Forty years ago, when I was a little kid growing up in Greece, all we knew about that far-away country called Canada was its "cool" and progressive society, its cold climate and the name of its famous prime minister. Most of us couldn't name the leaders of Australia or Mexico or even Japan, but almost everyone around me -- young or old -- knew exactly who Pierre Trudeau was.
Thirty years ago, when I showed up here as a young and very impressionable immigrant, that same famous man was still prime minister -- and, just by showing up on my television set every night, he very quickly became my ultimate leadership role model. I wanted to grow up and lead and inspire the way he did. I wanted to be as authentic as he was. I wanted to be as passionate, as compassionate, as determined, as tough, as witty and as creative as he was. I wanted to be able to magnetize so many and attract such energy and talent the way he did.
And then I grew up. I began to develop a bit of my own leadership brand. And as I started to feel stronger and more confident and more connected in this country, I decided I needed to find a way to meet that retired famous old man in Montreal and thank him for all that earlier inspiration and for having created such a beautiful home for me here. I was so looking forward to telling him all about that scared gay kid from a foreign land who felt so welcome and so perfectly absorbed by this gorgeous society.
Alas it wasn't meant to happen -- Pierre Trudeau died before I could figure out my path to him. On the day he died, 12 years ago this week, I sat down and wrote him a letter, titled "Au revoir dear teacher and friend I never met." It was a spontaneous and cathartic act and it just felt good to do it. But some years later that letter found its way to Justin Trudeau's inbox -- and we've been friends ever since.
This past week my friend Justin declared his ambition to become the leader for change in our country. Everyone seemed to be paying attention, all of a sudden. Millions of fascinated viewers and thousands of perspectives and questions: Is he ready? Does he have enough experience? Is it just the name? Is he too unconventional? Does he have real answers? Lots of debate, plenty of passion, incredible feeding frenzy by the media.
Justin is exactly what our country needs right now. For too long we've been starved for inspiration, for passion, for real engagement in the business of our beautiful nation. The last time we really cared, really paid attention and argued with each other about the good of our country was a long, long 25 years ago, when Brian Mulroney was negotiating the free trade deal!

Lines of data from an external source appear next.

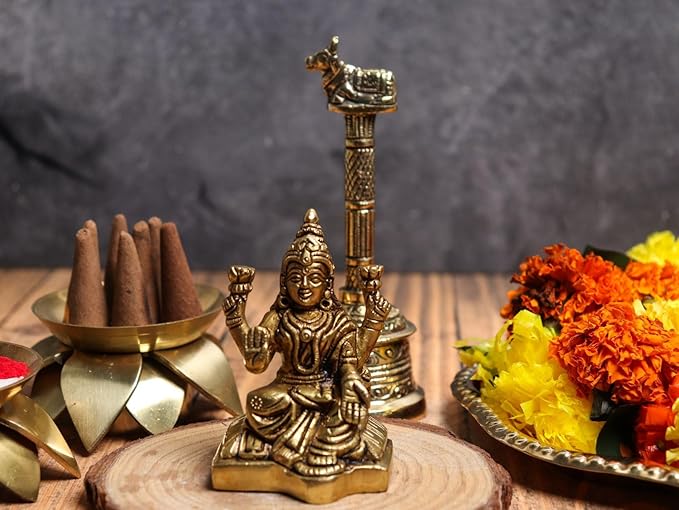 Brass Maa Laxmi Ji Murti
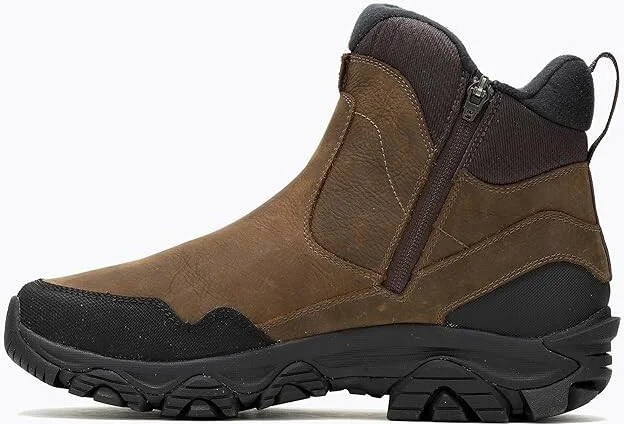 Merrell Coldpack 3 Thermo Tall Zip Waterproof Men's Shoes Earth : 7 W, Leather - Image 6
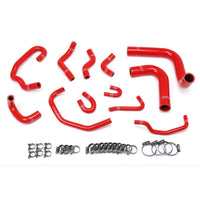 Thumbnail for HPS Reinforced Red Silicone Radiator + Heater Hose Kit Coolant for Toyota 93-95 4Runner 3.0L V6 Left Hand Drive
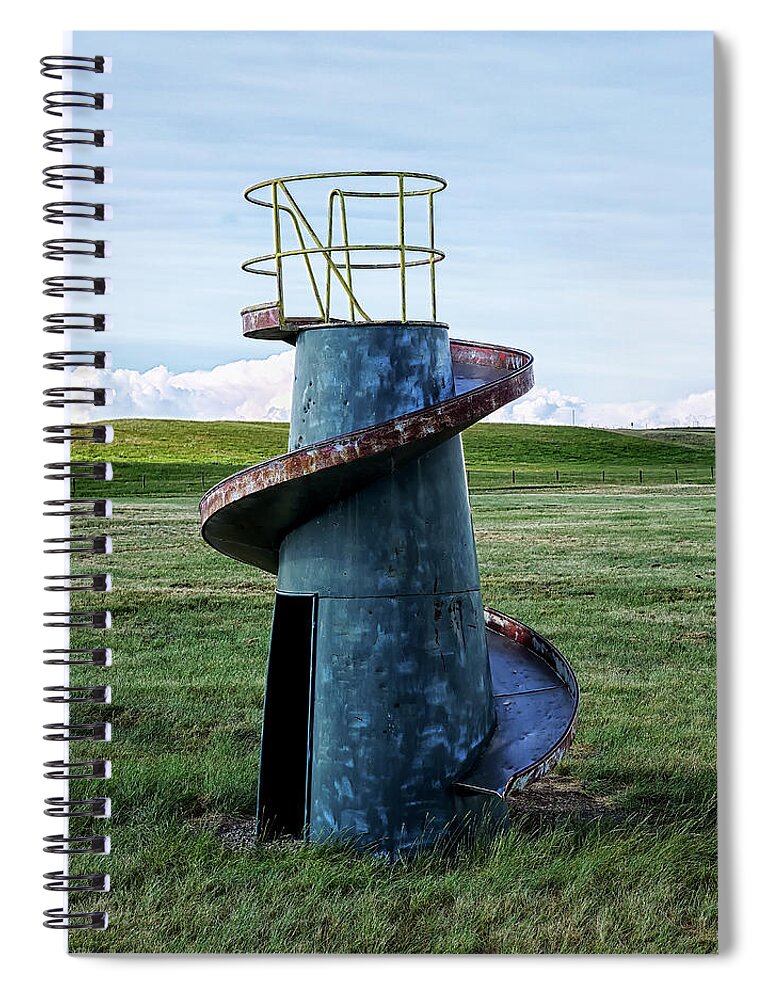 Slide Spiral Notebook featuring the photograph Rusty Spiral Slide by Trever Miller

Ever since those days of national passion we've been on a slow and steady decline towards complete apathy. Half of us don't bother to vote. Young people don't care if they ever vote. We've allowed slogans and one-liners to polarize us into a simplistic and superficial mix of government-haters and government-needers. We no longer expect to debate (and many of us wouldn't even understand) anything as complicated as a vision for our collective future as a nation -- and we seem perfectly satisfied with competent day-to-day management and very simply comprehensible promises. We have so tuned out as a nation -- and we really need to hit the "reset" button.
Justin may not have the most conventional politician's resume and may owe some of his early momentum to his family name -- but he has this amazing ability to captivate us, energize us, excite us, ignite anger in some of us and inspire our kids. He is authentic. He magnetizes. And he's got the passion, the energy, the stamina and the determination -- I was at that silly boxing match six months ago and just marvelled at all the symbolism.
We need someone to wake us up from our comfortable, apathetic slumber. We need to be thinking and debating about our future and our place in the world again. We need to be back on that world map, inspiring and magnetizing our future fellow citizens from far away places again.
Justin is already showing us the way to that "reset" button for our democracy. And if he doesn't have all the answers for us right now, he'll eventually surround himself with people who do -- because magnetic leaders like him are incredibly good at drawing the best minds to their circle.
As Brian Mulroney very wisely said a few days ago, the apple doesn't fall far from the tree. I think our beautiful nation is about to be energized again.